Basic Knowledge in Microsoft Technology and Data Science with Python: December 2009

While the title of this article may seem misleading, you actually can achieve incredible performance gains by updating your web application to use LINQ. This article will dispell some common myths about LINQ and demonstrate how LINQ can practically increase performance. The examples in this article will be using LINQ to SQL, but the principles apply to LINQ to Entities as well.

First of all, it's important to realize what LINQ is and what it isn't. LINQ is a language feature you'll see in Visual Studio 2008 (Visual Studio Orcas) and beyond. It's not dependant on any particular .NET language as you can use it in C# or VB.NET. LINQ stands for "Language Integrated Query", but its usage goes beyond language capabilities alone.

It is true that the language speeds up development by allowing you to use a simple query-syntax in C# or VB.NET to query data from a HashTable, XML file or SQL Database. And it's also true that you can have Visual Studio 2008 write tons of code for you to build classes for your data tables (or even to build SQL tables from your classes). However, this article will demonstrate runtime performance gains you'll see by using some built in features that come with the language as well.

The benefits we'll discuss are:

Intelligent query translations (such as faster data pagination).
Redundant query checking to prevent needless data hits.
Redundant update checking to ensure minimal data transfers.
Intelligent Query Translations
One of the built-in benefits of using LINQ is that methods that are deemed "best practice" are used in the underlying technologies. For instance, if you were to use a standard ASP.NET 2.0 SqlDataSource, and you bound that data to a GridView with pagination turned on, you might not realize that you're transferring your entire data table just to use a few rows at a time in your paginated GridView. This results in some heavy queries, heavy data transfers and often times slow page loads.

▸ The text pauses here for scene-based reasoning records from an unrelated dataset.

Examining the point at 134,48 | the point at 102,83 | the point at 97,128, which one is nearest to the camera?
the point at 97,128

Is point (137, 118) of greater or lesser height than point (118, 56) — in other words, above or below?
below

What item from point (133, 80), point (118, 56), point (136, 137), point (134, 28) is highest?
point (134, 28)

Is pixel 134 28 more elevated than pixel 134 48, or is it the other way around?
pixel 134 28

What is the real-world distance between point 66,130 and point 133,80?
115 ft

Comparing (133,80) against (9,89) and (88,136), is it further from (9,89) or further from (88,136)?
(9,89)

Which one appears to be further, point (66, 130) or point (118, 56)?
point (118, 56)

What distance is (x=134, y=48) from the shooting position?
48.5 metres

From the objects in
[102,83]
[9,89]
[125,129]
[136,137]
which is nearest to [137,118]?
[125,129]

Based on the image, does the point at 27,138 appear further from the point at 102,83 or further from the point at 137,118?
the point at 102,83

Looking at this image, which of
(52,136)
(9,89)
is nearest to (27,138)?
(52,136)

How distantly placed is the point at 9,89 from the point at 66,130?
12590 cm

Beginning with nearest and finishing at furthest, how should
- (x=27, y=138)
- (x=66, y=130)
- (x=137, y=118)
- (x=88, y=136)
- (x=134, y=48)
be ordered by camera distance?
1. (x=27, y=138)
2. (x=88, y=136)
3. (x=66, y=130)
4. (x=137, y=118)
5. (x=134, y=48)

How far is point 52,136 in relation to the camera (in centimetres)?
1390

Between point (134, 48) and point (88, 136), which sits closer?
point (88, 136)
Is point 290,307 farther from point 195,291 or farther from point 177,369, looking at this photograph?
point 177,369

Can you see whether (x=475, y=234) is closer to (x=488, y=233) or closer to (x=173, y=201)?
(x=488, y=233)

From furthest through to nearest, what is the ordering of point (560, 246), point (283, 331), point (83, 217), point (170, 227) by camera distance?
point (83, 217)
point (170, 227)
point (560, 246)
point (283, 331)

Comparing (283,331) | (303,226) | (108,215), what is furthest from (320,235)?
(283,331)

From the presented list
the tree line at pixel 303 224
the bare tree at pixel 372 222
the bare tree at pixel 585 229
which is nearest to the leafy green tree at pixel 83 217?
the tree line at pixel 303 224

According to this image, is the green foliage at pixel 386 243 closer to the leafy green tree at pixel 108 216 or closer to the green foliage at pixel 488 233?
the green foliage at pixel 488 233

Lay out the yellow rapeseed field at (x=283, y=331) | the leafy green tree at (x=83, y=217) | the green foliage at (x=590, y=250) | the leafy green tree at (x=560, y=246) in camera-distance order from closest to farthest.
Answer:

The best place to do pagination would be on the SQL server itself. That way you are only transferring the few rows that are desired, saving you much network bandwidth and time. Ultimately, LINQ isn't doing anything that you couldn't do yourself, but most developers do not know how to do Pagination In SQL Server 2005, or they may not have time to change all of their queries to do so.

Again, if you take that simple "SqlDataSource" example above, but this time bind two ASP.NET controls to it (let's say a GridView and a DropDownList), then you'll be hitting your SQL server twice, and download all that data twice. This brings us to the next performance gain in LINQ.

Redundant Query Checking
Some of the biggest performance gains that I've benefited from by switching to LINQ is it's ability to look at the "context" of your request to determine if it needs to hit the database again. If you've already started to use LINQ yourself, but you don't know what I'm talking about, then you'll probably have a new appreciation for LINQ in a few minutes.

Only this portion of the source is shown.